As the original system was conceived for Visible Light Communication (VLC) with several cameras to enhance the communication bit rate, the system benefits from the multiplicity of cameras to determine the 3D location. The cameras and their combination provide better precision. However, the camera’s setup and even the camera’s optics result in additional errors in the 3D location that are challenging to suppress. To minimize these errors, one of the combination methods developed uses a simple calibration, consisting of selecting a camera pair depending on a draft estimation of the x and y coordinates. Additionally, by combining more than two cameras, a study about the optimal camera placement has been conducted. It is observed that for the covered area, a triangular camera placement provides better results compared to a linear deployment (three cameras positioned along a line). The generalization of the results for larger areas with more cameras shows that a square grid of cameras offers better precision than a triangular one. Finally, it is observed that averaging the locations provided by different pairs of cameras reduces errors, but the advantages become almost negligible when using more than four cameras as indicated by the results obtained from 1, 2, and 3 pairs of cameras. In summary, the work presented in this paper introduces a VLP method that is cost effective, easy to deploy, reliable, and offers competitive performance. The solution is not merely a laboratory testbed but rather closely resembles real-world deployment.
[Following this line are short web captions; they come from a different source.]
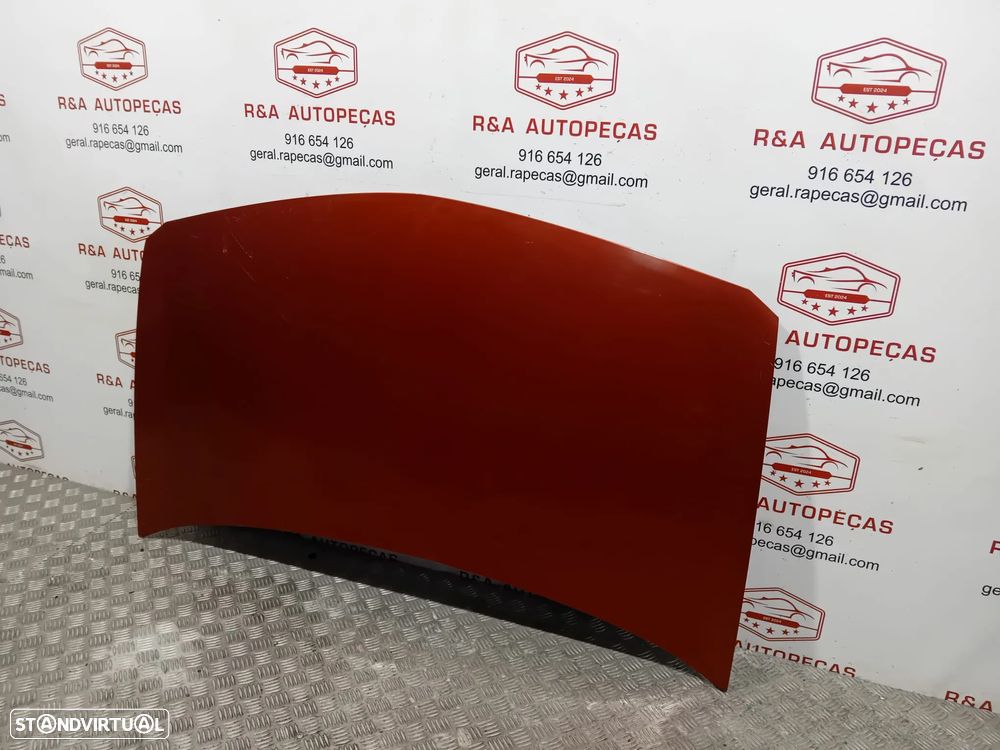 Frente Completa Renault Megane II fase 1 - 7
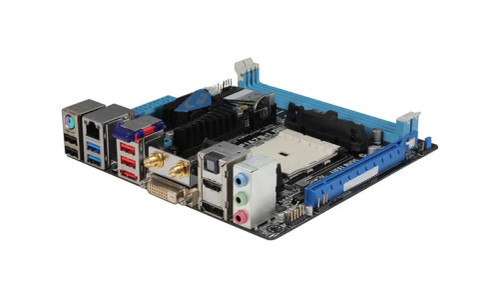 90-MIBGQ0-G0EAY0GZ - ASUS Socket FM1 Mini-ITX DDR3 Motherboard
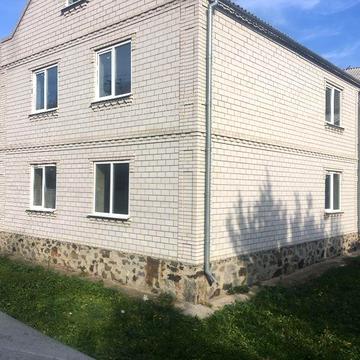 Продам будинок (незавершений обʼєкт)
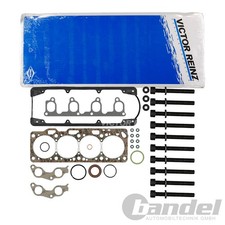 REINZ ZYLINDERKOPFDICHTUNG + SCHRAUBEN für 1.0+1.3+1.4 VW GOLF 3 POLO 86C VENTO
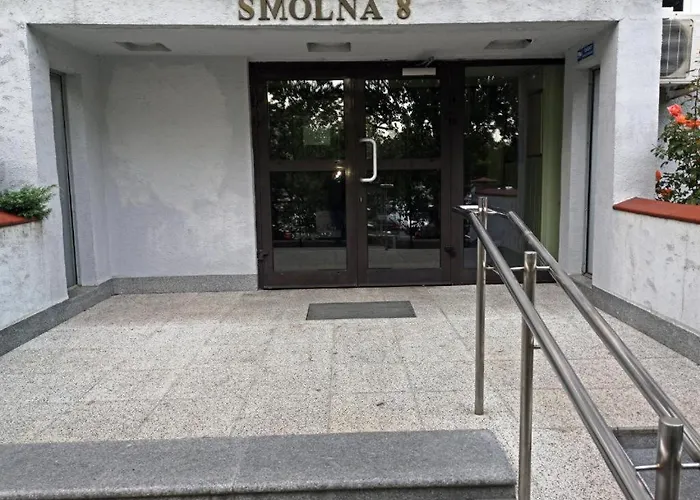 Smolna Panorama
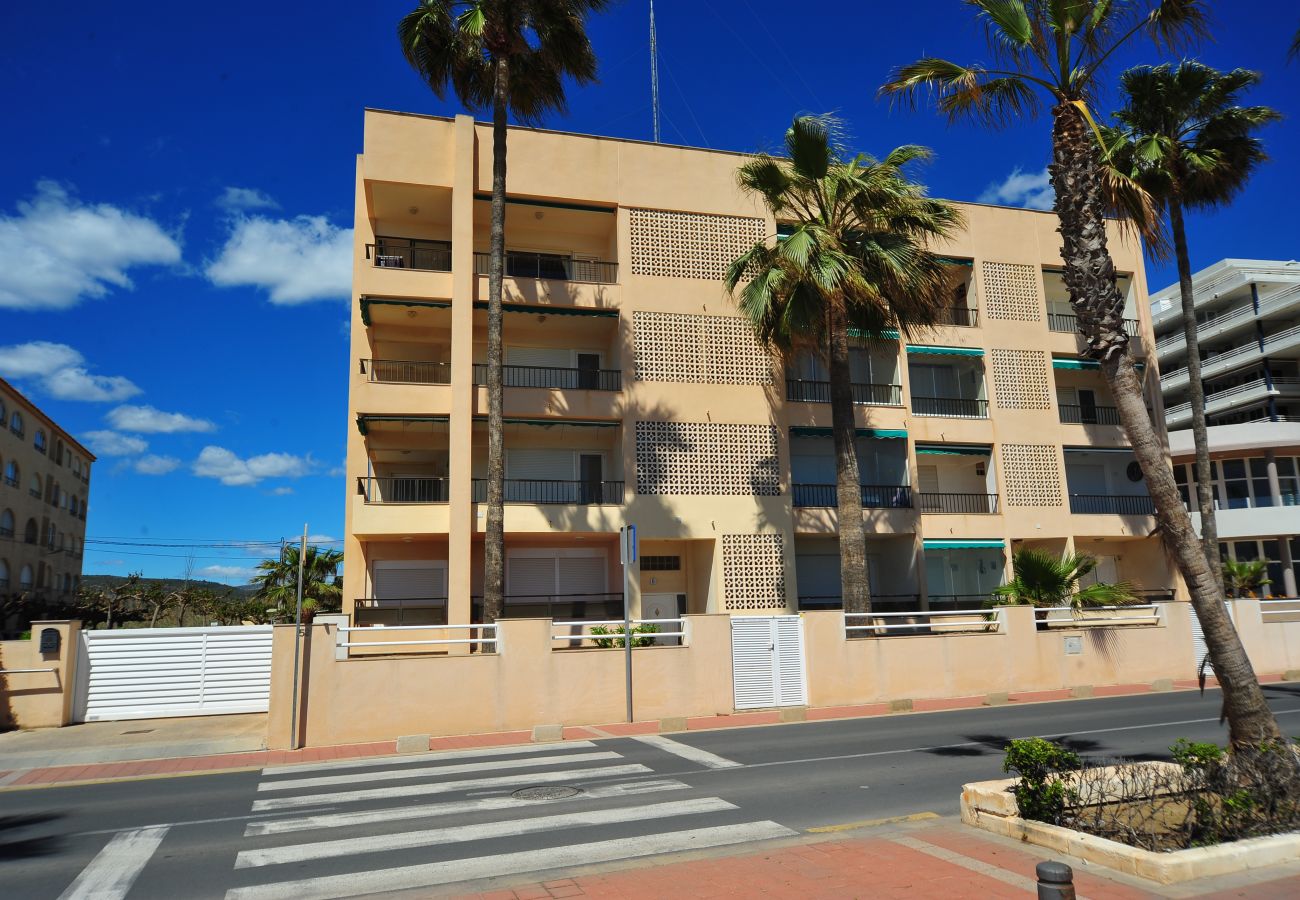 Apartment in Peñiscola - MONEGROS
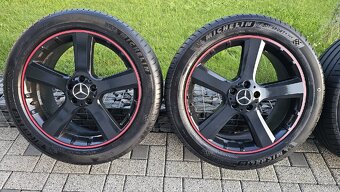 ALU KOLA MERCEDES GL,ML, GLE, GLS ,GLC... - 4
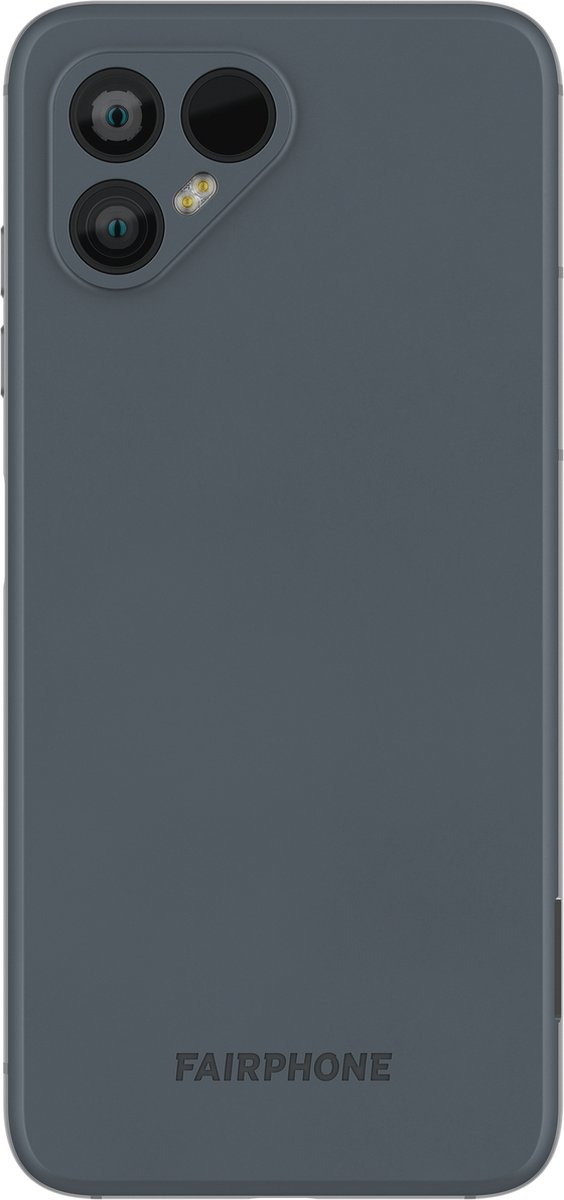 Fairphone 4 Black 256GB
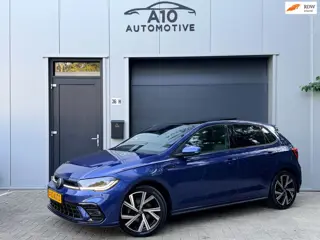 Volkswagen POLO 1.0 TSI 3x R-Line PANO | IQ LED | CAMERA | GROOT SCHERM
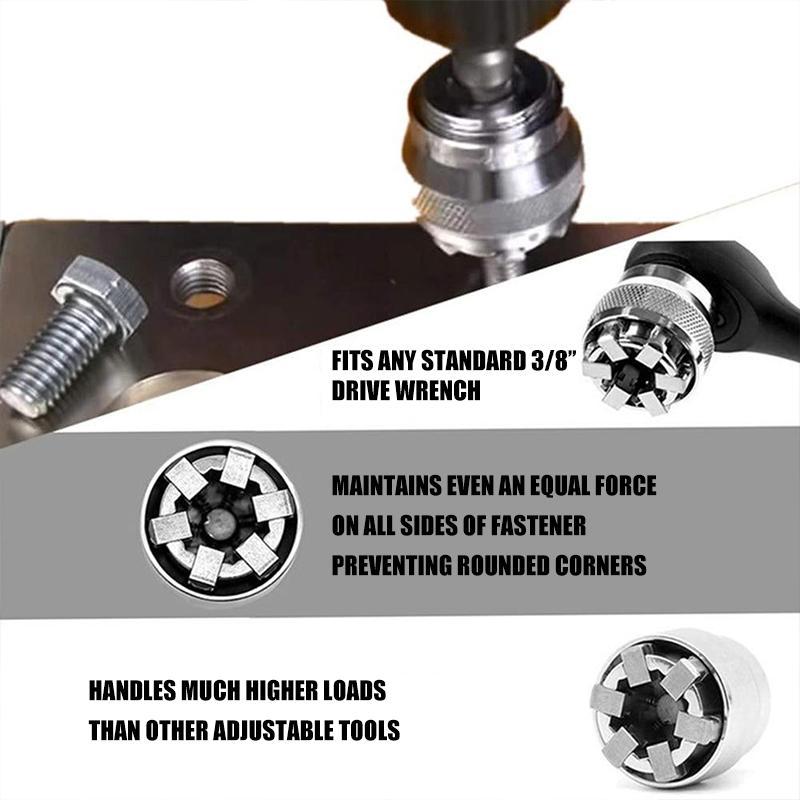 Skorter | Electric Drill Magic Universal Plug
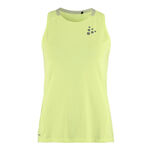 Craft Running top Craft Pro Hypervent Running Shirt Women-Lime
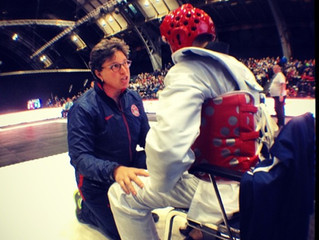 A Safer World for Athletes is in Your Hands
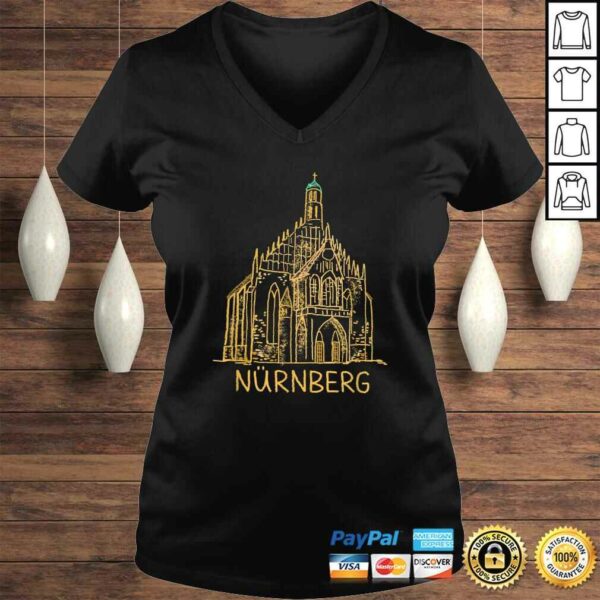 Official Nuremberg city ShirShirt Gift TShirt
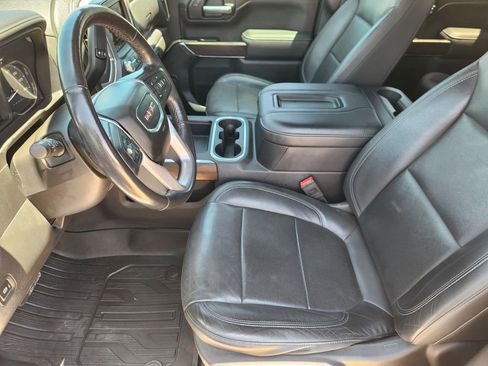 Used 2020 GMC Sierra 1500 SLT RWD image 13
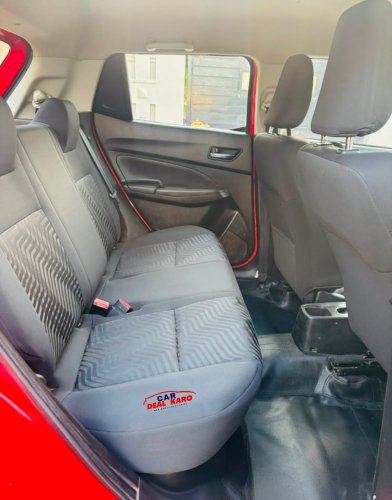 Maruti Suzuki Swift VXI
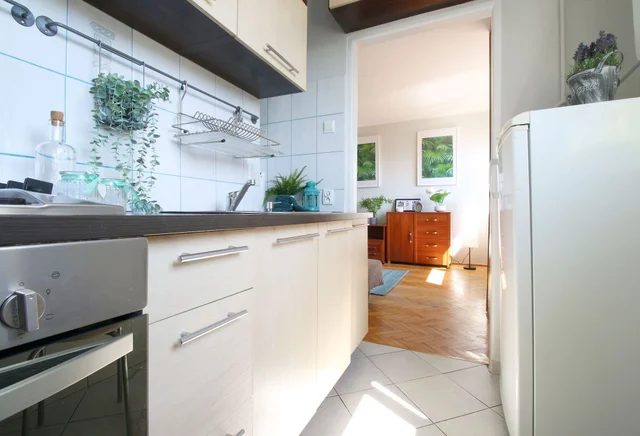 Krzemieniecka 22, studio apartment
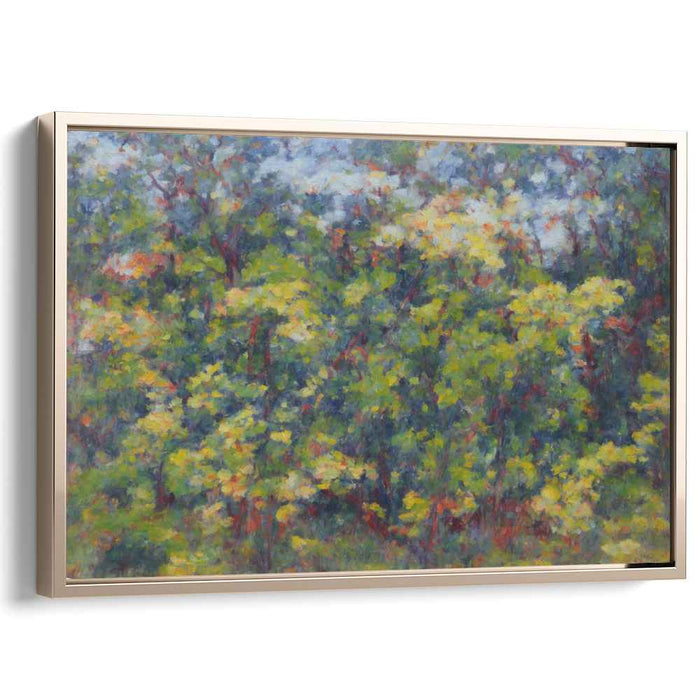 Modern Oil Dogwood #103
5. Conclusions and Future Work
Visible light technology significantly advances indoor IoT applications by enabling lower power consumption, utilizing simple transceivers, and providing better location services. However, many systems still struggle with accuracy, often limited to a few centimeters despite using costly high-resolution cameras. This work presents a low-cost visible light system for 3D positioning that improves accuracy with low-resolution images. We propose a NI-P algorithm, allowing the system to accurately locate the light spot coordinates. A second algorithm then uses these precise coordinates to determine 3D positions, even with measurement errors. Our system offers high accuracy, reduced cost, and low complexity, making it suitable for low-end hardware platforms. Experimental results show an average 2D positioning error of 1.08 cm and a 3D error within 1.4 cm at a 2.3 m distance between the object and camera, with a 20 ms average positioning time on a low-end device. This system provides a good solution for building battery-powered or energy-harvesting devices and offers fast location tracking to cover moving devices that require guidance.
Several directions have been identified as future work. Firstly, characterizing precision based on camera resolution. While an increase in resolution is anticipated to enhance precision, it may still be constrained by intrinsic errors as previously discussed. Secondly, we intend to explore the influence of the camera’s field of view, which ranges from 60 to 160 degrees. A wider field of view, such as 160 degrees could potentially reduce the required number of cameras. However, it can also introduce errors due to pixel size and optical distortion, potentially resulting in a higher location error. Thirdly, we aim to investigate the use of retroreflectors as an alternative to LEDs. Retroreflectors are passive elements that reflect light back to its source. However, they are limited by a narrower angle of reflection, typically below 80 degrees, and require a lighting device close to the camera for optimal performance. Lastly, we will investigate the system’s capabilities for joint illumination, data transmission, and positioning services. This holistic approach aims to leverage the system for simultaneous functionalities, potentially enhancing its utility and versatility.